GIVEN REQUEST 1:
Write out the whole mailing-list post about the ARM LDRD/STRD copy patch, word for word.

PASSAGE:
[PATCH] ARM: lib: use LDRD/STRD for data copy
Boojin Kim
boojin.kim at samsung.com
Mon Mar 19 20:05:20 EDT 2012
Nicolas Pitre wrote:
> > This patch uses LDRD/STRD that loads and stores data as DWORD unit
> > for the copy of 8-words data.
> > It brings better performance than LDRM/STRM that was used originally.
> >
> > Signed-off-by: Boojin Kim <boojin.kim at samsung.com>
> > Cc: Russell King <rmk+kernel at arm.linux.org.uk>
>
> Firstly, you're breaking those CPUs without ldrd/strd support.
>
I loss the point. I will fix it on next patch.
> Secondly, you're breaking to_user/from_user copies when processor
> domains are not disabled.

GIVEN REQUEST 2:
Repeat the records from the line containing "By looking at" through the end of the records, both ends included.

DATASET ROWS:
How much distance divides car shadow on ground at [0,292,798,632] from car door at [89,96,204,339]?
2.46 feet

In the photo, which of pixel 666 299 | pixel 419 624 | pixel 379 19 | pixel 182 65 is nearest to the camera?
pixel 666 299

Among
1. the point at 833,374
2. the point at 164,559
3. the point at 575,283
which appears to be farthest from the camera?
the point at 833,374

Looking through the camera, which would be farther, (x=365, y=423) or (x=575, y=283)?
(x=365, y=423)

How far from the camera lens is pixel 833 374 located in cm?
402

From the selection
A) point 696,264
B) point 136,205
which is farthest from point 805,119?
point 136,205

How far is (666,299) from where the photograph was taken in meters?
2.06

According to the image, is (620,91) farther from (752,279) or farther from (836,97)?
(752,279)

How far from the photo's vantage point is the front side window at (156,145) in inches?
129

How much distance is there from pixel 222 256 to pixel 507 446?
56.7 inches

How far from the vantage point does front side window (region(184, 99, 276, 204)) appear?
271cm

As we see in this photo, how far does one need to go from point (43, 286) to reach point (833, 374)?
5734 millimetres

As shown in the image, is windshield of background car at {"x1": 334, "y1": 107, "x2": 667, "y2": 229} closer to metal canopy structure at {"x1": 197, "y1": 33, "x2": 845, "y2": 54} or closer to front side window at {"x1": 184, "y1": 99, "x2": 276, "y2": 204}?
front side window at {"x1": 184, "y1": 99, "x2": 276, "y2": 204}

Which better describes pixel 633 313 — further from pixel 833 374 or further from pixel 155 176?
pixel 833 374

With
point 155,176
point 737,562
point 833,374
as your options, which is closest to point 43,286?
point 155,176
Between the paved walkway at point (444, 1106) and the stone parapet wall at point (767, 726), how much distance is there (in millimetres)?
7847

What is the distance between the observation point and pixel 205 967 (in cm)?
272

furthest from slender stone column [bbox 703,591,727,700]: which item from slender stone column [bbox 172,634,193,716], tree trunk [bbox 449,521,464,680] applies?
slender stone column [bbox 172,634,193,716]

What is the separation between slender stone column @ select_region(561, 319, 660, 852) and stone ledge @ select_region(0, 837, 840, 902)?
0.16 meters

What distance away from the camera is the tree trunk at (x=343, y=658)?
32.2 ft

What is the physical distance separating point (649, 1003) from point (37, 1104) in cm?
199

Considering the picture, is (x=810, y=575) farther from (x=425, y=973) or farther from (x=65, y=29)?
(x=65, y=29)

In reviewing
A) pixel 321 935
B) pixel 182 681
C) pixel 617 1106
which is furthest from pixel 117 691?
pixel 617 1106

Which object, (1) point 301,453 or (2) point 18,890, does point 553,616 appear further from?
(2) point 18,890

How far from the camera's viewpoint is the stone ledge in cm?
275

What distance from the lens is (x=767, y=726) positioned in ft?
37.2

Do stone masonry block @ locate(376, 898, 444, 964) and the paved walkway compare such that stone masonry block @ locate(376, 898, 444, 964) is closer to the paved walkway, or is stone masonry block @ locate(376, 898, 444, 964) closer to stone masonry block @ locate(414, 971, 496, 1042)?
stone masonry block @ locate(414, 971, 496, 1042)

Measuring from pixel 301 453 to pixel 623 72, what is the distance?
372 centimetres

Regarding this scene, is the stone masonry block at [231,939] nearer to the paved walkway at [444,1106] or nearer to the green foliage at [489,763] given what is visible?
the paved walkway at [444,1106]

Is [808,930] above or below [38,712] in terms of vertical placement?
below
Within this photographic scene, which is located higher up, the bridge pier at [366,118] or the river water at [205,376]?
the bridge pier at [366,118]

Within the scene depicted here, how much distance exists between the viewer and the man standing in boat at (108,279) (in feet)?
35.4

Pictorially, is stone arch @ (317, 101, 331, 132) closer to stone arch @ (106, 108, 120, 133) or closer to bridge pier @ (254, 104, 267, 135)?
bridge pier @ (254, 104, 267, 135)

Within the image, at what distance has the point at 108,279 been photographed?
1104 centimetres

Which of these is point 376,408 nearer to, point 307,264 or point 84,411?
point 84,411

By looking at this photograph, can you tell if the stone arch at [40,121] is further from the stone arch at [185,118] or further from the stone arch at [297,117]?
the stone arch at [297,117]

ANSWER 1:
[PATCH] ARM: lib: use LDRD/STRD for data copy
Boojin Kim
boojin.kim at samsung.com
Mon Mar 19 20:05:20 EDT 2012
Nicolas Pitre wrote:
> > This patch uses LDRD/STRD that loads and stores data as DWORD unit
> > for the copy of 8-words data.
> > It brings better performance than LDRM/STRM that was used originally.
> >
> > Signed-off-by: Boojin Kim <boojin.kim at samsung.com>
> > Cc: Russell King <rmk+kernel at arm.linux.org.uk>
>
> Firstly, you're breaking those CPUs without ldrd/strd support.
>
I loss the point. I will fix it on next patch.
> Secondly, you're breaking to_user/from_user copies when processor
> domains are not disabled.

ANSWER 2:
By looking at this photograph, can you tell if the stone arch at [40,121] is further from the stone arch at [185,118] or further from the stone arch at [297,117]?
the stone arch at [297,117]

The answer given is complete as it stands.